- Opening Delimiter -
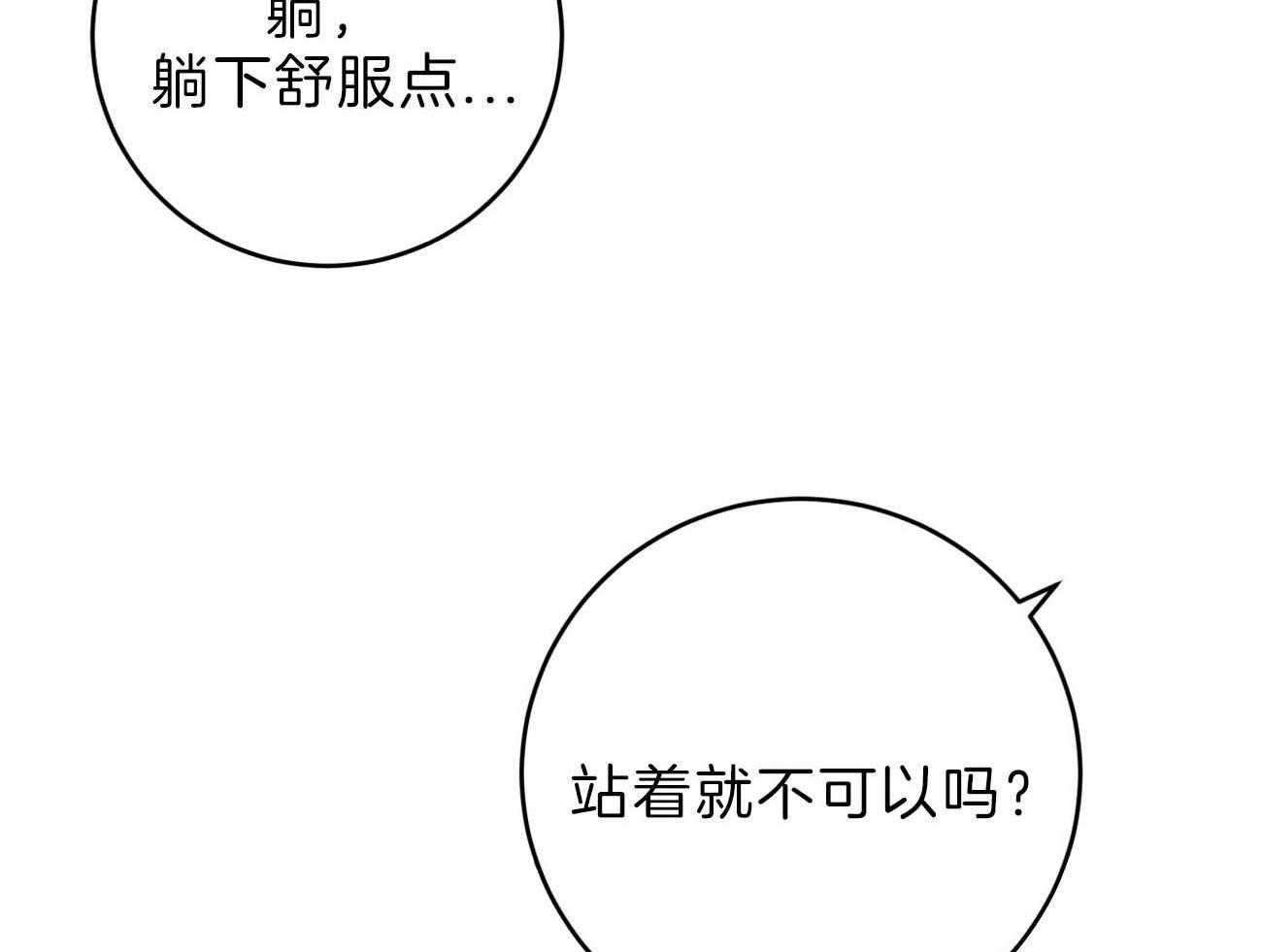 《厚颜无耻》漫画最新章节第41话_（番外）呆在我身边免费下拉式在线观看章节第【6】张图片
- Closing Delimiter -
- Opening Delimiter -
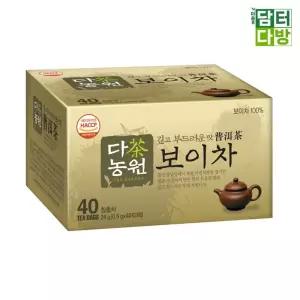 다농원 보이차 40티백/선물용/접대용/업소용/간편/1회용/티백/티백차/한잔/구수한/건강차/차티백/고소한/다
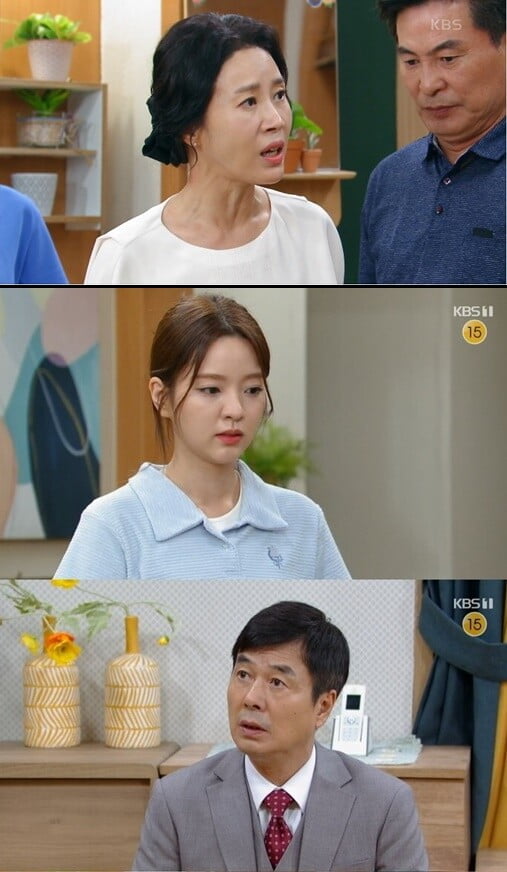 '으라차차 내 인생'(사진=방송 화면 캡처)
- Closing Delimiter -
**Assignment**
Taking the material above, give again exactly the lines from the one holding "다농원 보이차 40티백/선물용/접대용/업소용/간편/1회용/티백/티백차/한잔/구수한/건강차/차티백/고소한/다" through the one holding "인생'(사진=방송 화면 캡처)", with both ends and without pictures.

**Answer box**
 다농원 보이차 40티백/선물용/접대용/업소용/간편/1회용/티백/티백차/한잔/구수한/건강차/차티백/고소한/다
 '으라차차 내 인생'(사진=방송 화면 캡처)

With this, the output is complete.